§ **Exercise requirements**
Return all of the material below verbatim, leaving out the pictures.
• • • • • • •
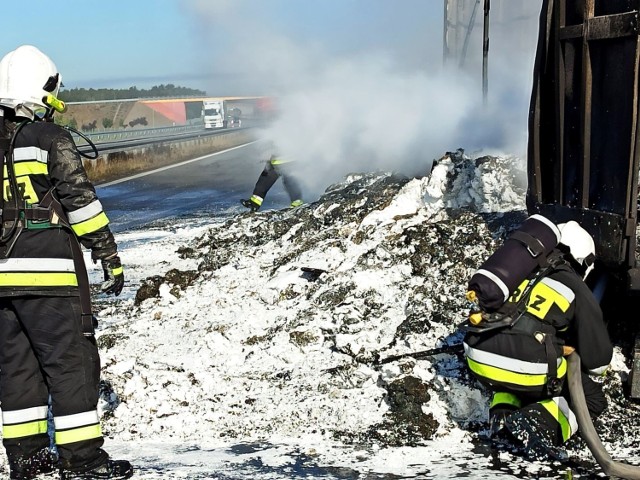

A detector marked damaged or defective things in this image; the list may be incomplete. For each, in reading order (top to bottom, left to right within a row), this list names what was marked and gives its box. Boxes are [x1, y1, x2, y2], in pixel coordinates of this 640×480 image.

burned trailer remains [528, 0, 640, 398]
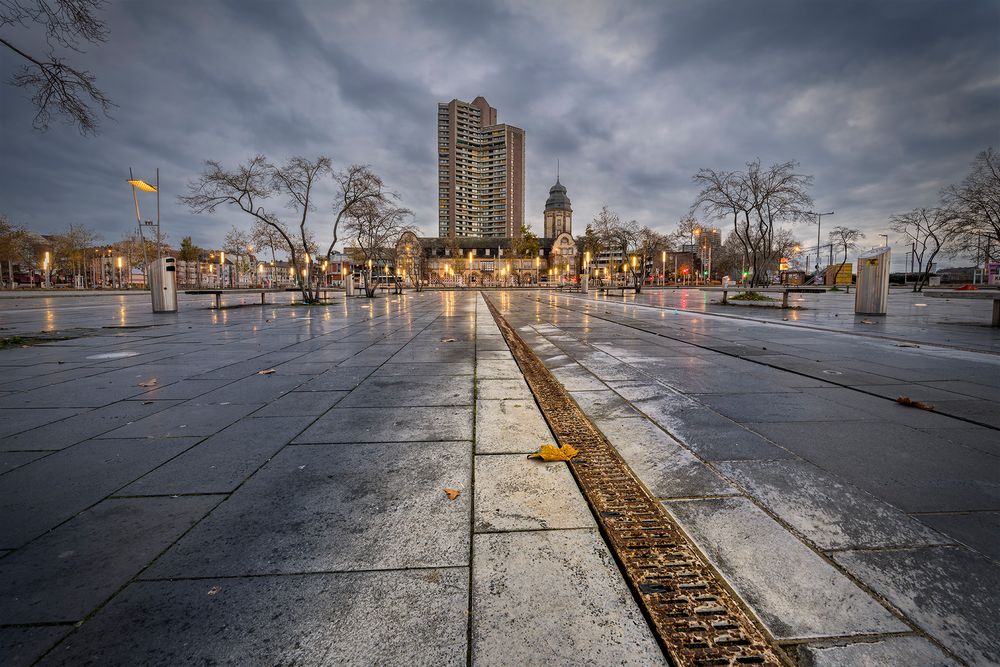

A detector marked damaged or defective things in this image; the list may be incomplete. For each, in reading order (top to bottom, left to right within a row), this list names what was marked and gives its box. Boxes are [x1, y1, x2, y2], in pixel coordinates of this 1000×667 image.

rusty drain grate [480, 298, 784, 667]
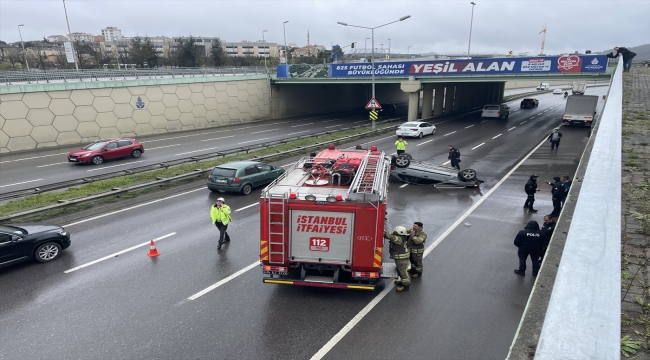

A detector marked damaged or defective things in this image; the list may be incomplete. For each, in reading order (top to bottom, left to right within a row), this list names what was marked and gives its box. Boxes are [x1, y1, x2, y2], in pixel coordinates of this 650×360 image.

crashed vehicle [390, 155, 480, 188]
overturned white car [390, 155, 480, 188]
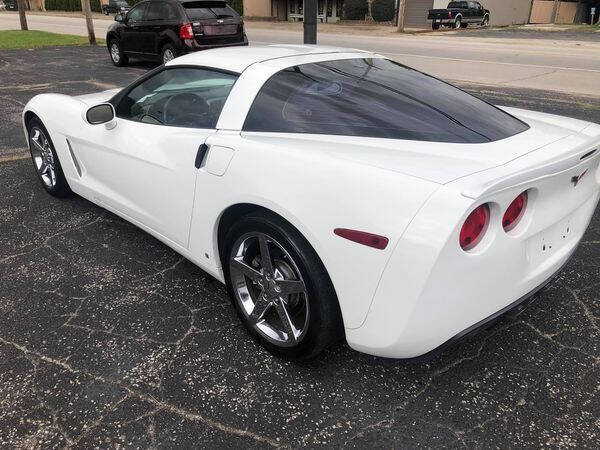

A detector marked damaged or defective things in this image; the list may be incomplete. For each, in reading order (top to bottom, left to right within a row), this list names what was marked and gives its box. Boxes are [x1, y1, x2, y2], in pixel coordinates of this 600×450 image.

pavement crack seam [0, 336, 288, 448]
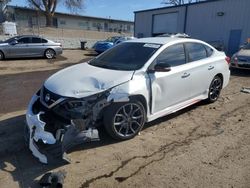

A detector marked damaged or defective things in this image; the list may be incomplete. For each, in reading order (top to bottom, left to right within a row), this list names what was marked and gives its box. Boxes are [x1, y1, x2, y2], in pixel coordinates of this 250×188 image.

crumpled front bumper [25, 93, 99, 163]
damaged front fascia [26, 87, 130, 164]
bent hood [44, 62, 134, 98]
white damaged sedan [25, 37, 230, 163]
• • • • • • •
§ **Exercise solution**
A detector marked damaged or defective things in this image; the list may be incomplete. For each, in reading order (top to bottom, left to right within a row), this list names what was marked and gives its box. Boxes are [x1, y1, x2, y2], in pixel coordinates of this 640×480 image.

burned trailer remains [528, 0, 640, 398]

A detector marked damaged or defective things in this image; the list may be incomplete. For each, in reading order (top to bottom, left to right within a row), this list names what was marked and gives its box. Boxes are [x1, y1, x2, y2], in pixel coordinates of this 1000×667 image.

rusty drain grate [480, 298, 784, 667]

A detector marked damaged or defective things in this image; the list may be incomplete. For each, in reading order (top to bottom, left to right within a row), this list names what was marked and gives its box. Boxes are [x1, y1, x2, y2], in pixel coordinates of this 650×360 image.

crashed vehicle [390, 155, 480, 188]
overturned white car [390, 155, 480, 188]

A detector marked damaged or defective things in this image; the list may be incomplete. For each, in reading order (top to bottom, left to right within a row), this list names what was marked and gives its box. Boxes are [x1, y1, x2, y2], in pixel coordinates of this 600×450 image.

pavement crack seam [0, 336, 288, 448]

A detector marked damaged or defective things in this image; the list may be incomplete. For each, in reading order (top to bottom, left to right within a row), this list names what was marked and gives its box. Boxes are [x1, y1, x2, y2], in pixel coordinates of this 250×188 image.

crumpled front bumper [25, 93, 99, 163]
damaged front fascia [26, 87, 130, 164]
bent hood [44, 62, 134, 98]
white damaged sedan [25, 37, 230, 163]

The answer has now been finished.